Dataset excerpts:
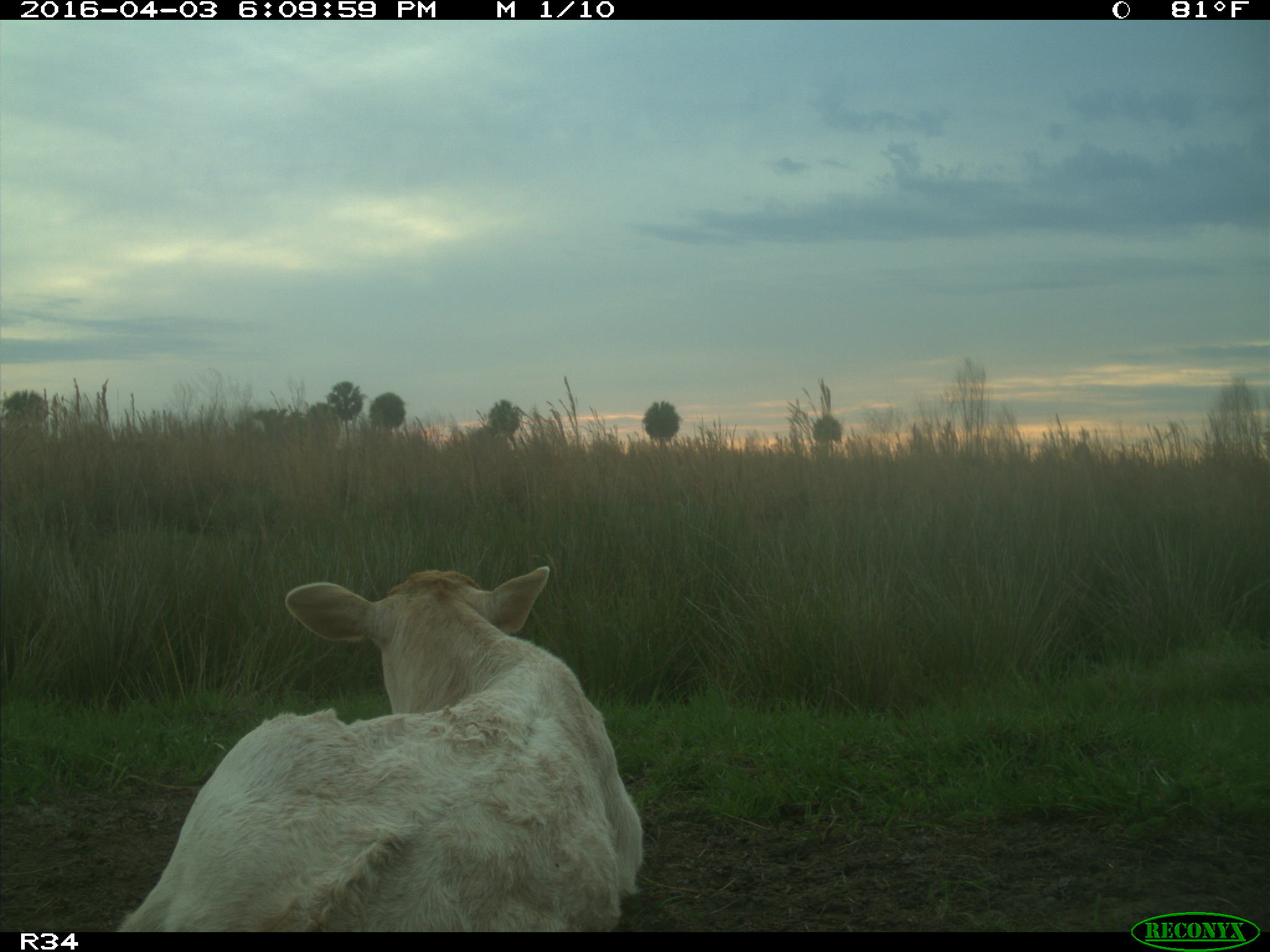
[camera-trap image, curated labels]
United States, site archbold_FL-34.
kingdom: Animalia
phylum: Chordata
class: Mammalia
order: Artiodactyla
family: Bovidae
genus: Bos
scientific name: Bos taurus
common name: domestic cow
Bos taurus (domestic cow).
...
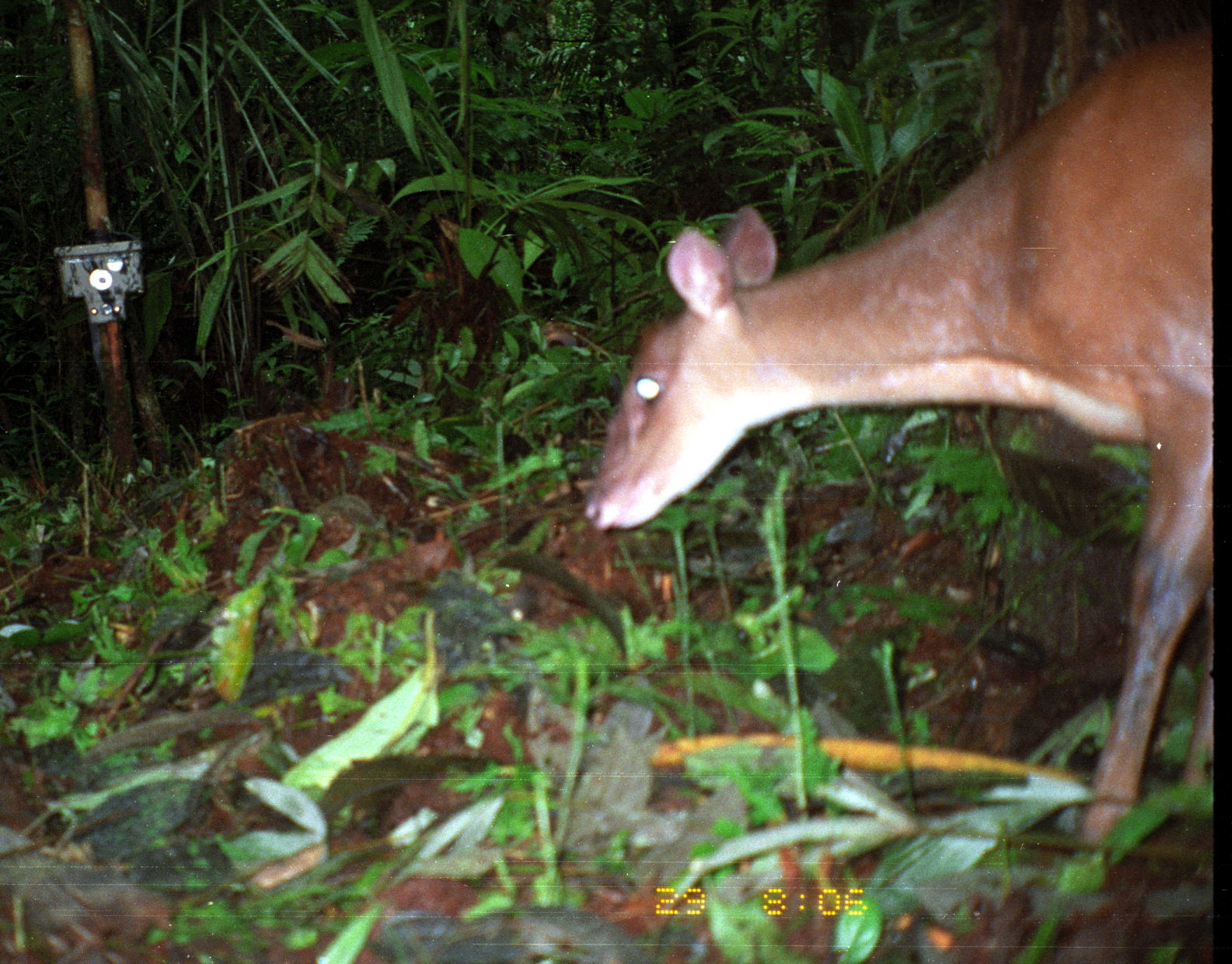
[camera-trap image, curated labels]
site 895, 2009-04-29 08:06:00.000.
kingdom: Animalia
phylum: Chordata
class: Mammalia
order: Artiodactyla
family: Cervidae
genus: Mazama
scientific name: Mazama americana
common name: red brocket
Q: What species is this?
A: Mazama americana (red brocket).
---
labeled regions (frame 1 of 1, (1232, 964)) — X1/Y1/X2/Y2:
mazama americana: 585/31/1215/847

§ ASSIGNMENT
Please count up the lines above that include the string "site" and respond with the total alone.

§ REPLY
2